Am Ende des FFF die ganz große Bezauberung, die ich nicht kommen sah: Mit unendlicher Erleichterung durfte ich feststellen, dass ich in meinem letztjährigen Kommentar zu THE HOUSE OF THE DEVIL nicht übertrieben hatte, als ich auf diversen Umwegen versuchte, die abolute Souveränität von Wests persönlicher Genre-Verinnerlichung zu erklären.

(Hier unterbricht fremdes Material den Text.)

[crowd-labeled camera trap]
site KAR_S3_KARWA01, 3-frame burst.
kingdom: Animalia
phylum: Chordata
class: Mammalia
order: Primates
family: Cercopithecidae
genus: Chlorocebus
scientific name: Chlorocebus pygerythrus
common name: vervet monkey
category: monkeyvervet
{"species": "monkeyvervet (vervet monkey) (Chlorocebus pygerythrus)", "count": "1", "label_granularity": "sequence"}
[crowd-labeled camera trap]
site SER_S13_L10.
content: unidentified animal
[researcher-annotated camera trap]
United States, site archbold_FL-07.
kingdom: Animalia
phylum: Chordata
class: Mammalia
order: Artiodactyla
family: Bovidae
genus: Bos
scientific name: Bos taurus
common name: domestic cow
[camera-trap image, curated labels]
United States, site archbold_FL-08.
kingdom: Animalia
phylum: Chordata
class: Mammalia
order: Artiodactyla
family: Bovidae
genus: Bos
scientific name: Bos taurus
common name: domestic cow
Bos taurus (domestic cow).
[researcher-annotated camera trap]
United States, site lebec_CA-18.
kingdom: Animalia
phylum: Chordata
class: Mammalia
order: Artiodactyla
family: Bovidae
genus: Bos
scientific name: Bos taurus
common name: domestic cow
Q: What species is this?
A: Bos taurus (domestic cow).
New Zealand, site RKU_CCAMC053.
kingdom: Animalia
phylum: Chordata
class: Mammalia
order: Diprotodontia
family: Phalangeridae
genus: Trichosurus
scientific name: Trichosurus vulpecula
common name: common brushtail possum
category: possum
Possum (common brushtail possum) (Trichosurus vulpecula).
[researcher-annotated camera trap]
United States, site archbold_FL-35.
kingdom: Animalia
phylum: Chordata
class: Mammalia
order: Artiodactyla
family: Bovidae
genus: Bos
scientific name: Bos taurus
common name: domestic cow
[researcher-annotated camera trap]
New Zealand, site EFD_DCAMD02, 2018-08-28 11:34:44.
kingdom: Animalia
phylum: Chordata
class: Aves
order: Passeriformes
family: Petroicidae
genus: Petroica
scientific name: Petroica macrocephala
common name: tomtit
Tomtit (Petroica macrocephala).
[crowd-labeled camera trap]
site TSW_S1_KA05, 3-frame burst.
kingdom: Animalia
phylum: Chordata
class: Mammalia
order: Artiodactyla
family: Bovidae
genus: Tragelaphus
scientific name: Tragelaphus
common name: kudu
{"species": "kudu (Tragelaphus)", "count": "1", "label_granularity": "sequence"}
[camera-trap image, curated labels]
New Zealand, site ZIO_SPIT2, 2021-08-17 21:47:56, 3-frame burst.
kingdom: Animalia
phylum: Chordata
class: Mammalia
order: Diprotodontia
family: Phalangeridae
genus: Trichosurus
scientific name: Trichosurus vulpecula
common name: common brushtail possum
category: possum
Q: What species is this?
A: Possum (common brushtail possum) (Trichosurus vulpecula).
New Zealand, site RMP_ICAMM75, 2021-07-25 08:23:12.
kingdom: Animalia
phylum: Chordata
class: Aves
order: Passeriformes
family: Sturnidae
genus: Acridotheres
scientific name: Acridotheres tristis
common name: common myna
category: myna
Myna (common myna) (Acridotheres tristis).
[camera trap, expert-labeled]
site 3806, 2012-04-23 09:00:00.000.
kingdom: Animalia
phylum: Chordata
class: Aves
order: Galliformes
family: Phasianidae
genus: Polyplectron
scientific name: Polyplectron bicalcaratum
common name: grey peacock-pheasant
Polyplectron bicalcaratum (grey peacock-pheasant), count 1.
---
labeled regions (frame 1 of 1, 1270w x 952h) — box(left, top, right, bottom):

An THE INNKEEPERS, mit dem West die 80iger hinter sich lässt und sich an einem ganz natürlich aus der Zeit gefallenen, modernen Setting versucht, lässt sich das vielleicht leichter nachzeichnen: West greift nie nur aus Nostalgie oder Formverliebtheit auf “altmodische” Horrorfilmbilder zurück sondern fragt stets danach, welche dieser Bilder welche unmittelbaren Suggestionen auslösen, in Dialogszenen ebenso wie im rein filmischen Suspense. Und entfernt sich damit sehr weit sowohl von der Schublade des filmemachenden Horror-Nerds als auch von der (durchaus möglichen) eines Theoretikes. West ist vielleicht tatsächlich ein moderner Klassizist, interessiert sich wie ein Martin Scorsese bei aller Liebe zu “altmodischen“ Sujets vor allem für das “Warum funktioniert das?” (und auch für das “Was verbindet mich so sehr mit der Tatsache, dass das bei mir so funktioniert?”) als für das “Warum hat das mal funktioniert?”. Seine Filme geben ihm recht. Sie wirken. Zumindest bei mir. Und wie.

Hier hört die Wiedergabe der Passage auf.